Same As It Never Was
The Herbaliser
The Herbaliser fait sans conteste partie de ces formations dont le parcours fait languir bon nombre d’aspirants producteurs hip-hop jazzy : une liste de disques impressionnante, accueillis avec succès par les critiques de tous bords et parus sur la plus belle écurie du genre (Ninja Tune), une cordiale invitation à signer un mix brillant pour le compte de l’increvable série Fabric, et finalement une réputation scénique qui n’est plus à faire. Difficile donc de garder la tête froide au moment de déchiffrer les intentions de ce Same As It Never Was, dernier cadeau en date du duo anglais. En effet, avec une discographie ayant peu à peu acquis le statut d’évangile, on n’imagine guère dire du mal de ces deux génies du hip-hop british.

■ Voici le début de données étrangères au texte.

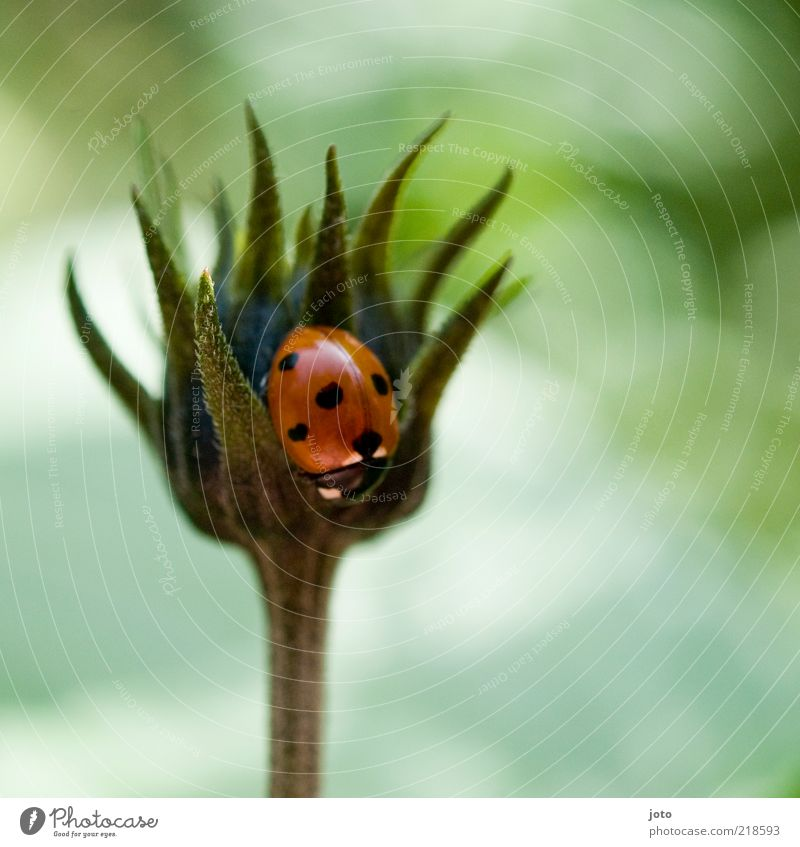 note the small heart Nature Plant Flower Animal Beetle Ladybird Crawl Sit Esthetic Curiosity Cute Red Safety Protection Safety (feeling of) Romance Contentment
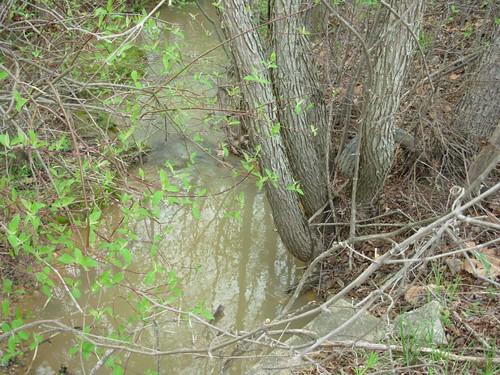 Sediment Runoff in a Stream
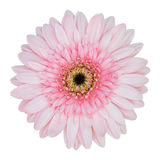 Pink gerbera flower isolated on white Stock Photo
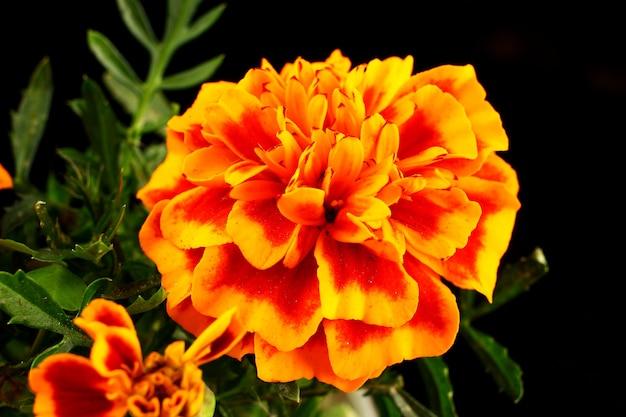 Close de flores de calêndula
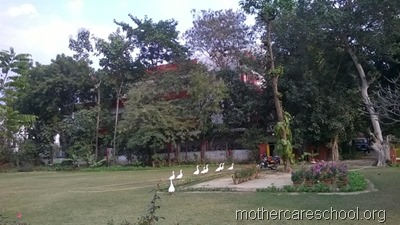 mothercare school,lucknow, garden (11)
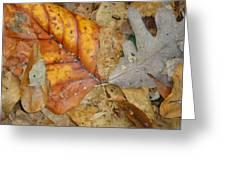 Leaves Greeting Card by Glenn Calloway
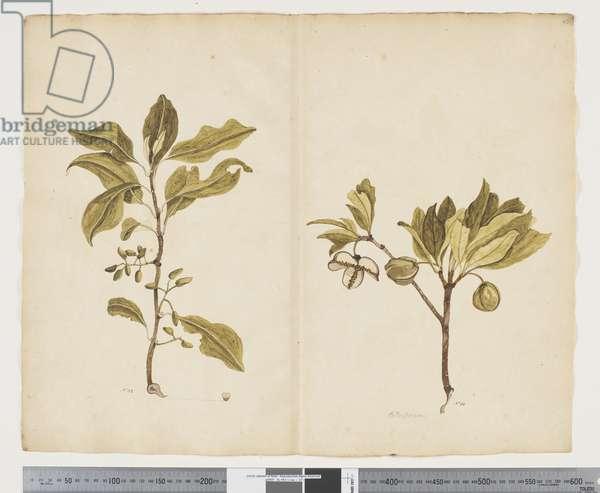 F.22 Nestegis apetala; Pittosporum bracteolatum, c.1790-95 (w/c & ink on paper)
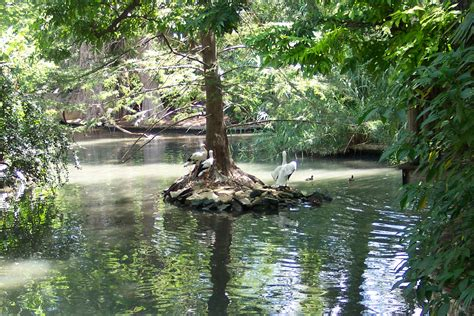 amazon amazon ah mazon in love and in awe with the amazon rainforest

Et pourtant il faudra bien s’y faire, ce neuvième album souffle d’emblée le chaud et le froid sur le petit monde de la production soulful. Preuve s’il en est que l’écart de conduite, si peu dommageable soit-il, menace même les plus grands. Les titres s’enchaînant, je me dis qu’il faudra bien trouver une justification à cette critique que beaucoup verront déjà comme insultante et non-fondée. Mais dès l’introduction, la légèreté du contenu frappe de plein fouet l’oreille de l’auditeur attentif ; quoique, pire encore, nul besoin de tendre l’oreille avec insistance pour appréhender le fait qu’on nage dans un exercice absent de toute remise en question quelle qu’elle soit. Une formule simplifiée au possible qui se risque à proposer des productions extrêmement lissées et poncées jusqu’à ce qu’il n’en reste qu’une soupelette âpre, réminiscence ultime de clichés soul/funk. Et tout y passe : des vocalises soul faussement enjouées aux cuivres souvent poussifs, The Herbaliser tente l’improbable en réduisant sa musique à une poignée d’images d’Epinal éculées façon Blaxploitation 70’s, une manière comme une autre de rassembler la marge la plus grande possible pour faire la fête autour de cet album en demi-teinte.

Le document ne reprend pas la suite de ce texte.